─── Dataset ───

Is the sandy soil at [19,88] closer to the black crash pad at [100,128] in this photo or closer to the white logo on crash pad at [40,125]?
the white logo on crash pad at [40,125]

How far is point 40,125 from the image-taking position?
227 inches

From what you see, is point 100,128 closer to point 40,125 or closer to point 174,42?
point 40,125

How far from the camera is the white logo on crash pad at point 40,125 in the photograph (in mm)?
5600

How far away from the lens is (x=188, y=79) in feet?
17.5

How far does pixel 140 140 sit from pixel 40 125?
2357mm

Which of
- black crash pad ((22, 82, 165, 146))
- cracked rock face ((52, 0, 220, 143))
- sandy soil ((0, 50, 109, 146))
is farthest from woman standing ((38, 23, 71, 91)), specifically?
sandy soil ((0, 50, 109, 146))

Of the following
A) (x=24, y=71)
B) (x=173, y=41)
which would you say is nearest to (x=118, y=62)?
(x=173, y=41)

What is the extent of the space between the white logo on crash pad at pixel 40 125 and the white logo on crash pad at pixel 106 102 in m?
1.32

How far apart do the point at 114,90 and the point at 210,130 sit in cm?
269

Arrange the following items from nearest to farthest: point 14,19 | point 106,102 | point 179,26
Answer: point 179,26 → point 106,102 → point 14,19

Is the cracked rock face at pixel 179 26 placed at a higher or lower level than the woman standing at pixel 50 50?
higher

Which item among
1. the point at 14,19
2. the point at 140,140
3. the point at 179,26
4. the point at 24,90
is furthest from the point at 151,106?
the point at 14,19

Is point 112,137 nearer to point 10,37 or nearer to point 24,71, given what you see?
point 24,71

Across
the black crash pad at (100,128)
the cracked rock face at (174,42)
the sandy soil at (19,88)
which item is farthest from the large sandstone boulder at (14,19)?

───

**Work to complete:**
Revise the records, putting "rock wall" wherever "cracked rock face" occurs and leaving every other word unchanged.

**Answer to this task:**
Is the sandy soil at [19,88] closer to the black crash pad at [100,128] in this photo or closer to the white logo on crash pad at [40,125]?
the white logo on crash pad at [40,125]

How far is point 40,125 from the image-taking position?
227 inches

From what you see, is point 100,128 closer to point 40,125 or closer to point 174,42?
point 40,125

How far from the camera is the white logo on crash pad at point 40,125 in the photograph (in mm)?
5600

How far away from the lens is (x=188, y=79) in feet?
17.5

How far does pixel 140 140 sit from pixel 40 125?
2357mm

Which of
- black crash pad ((22, 82, 165, 146))
- rock wall ((52, 0, 220, 143))
- sandy soil ((0, 50, 109, 146))
is farthest from woman standing ((38, 23, 71, 91)), specifically?
sandy soil ((0, 50, 109, 146))

Of the following
A) (x=24, y=71)
B) (x=173, y=41)
which would you say is nearest to (x=118, y=62)?
(x=173, y=41)

What is the extent of the space between the white logo on crash pad at pixel 40 125 and the white logo on crash pad at pixel 106 102 in m?
1.32

How far apart do the point at 114,90 and the point at 210,130 sit in cm?
269

Arrange the following items from nearest to farthest: point 14,19 | point 106,102 | point 179,26
Answer: point 179,26 → point 106,102 → point 14,19

Is the rock wall at pixel 179 26 placed at a higher or lower level than the woman standing at pixel 50 50?
higher

Which item among
1. the point at 14,19
2. the point at 140,140
3. the point at 179,26
4. the point at 24,90
is furthest from the point at 151,106?
the point at 14,19

Is point 112,137 nearer to point 10,37 or nearer to point 24,71, given what you see?
point 24,71

Across
the black crash pad at (100,128)
the rock wall at (174,42)
the sandy soil at (19,88)
which item is farthest from the large sandstone boulder at (14,19)?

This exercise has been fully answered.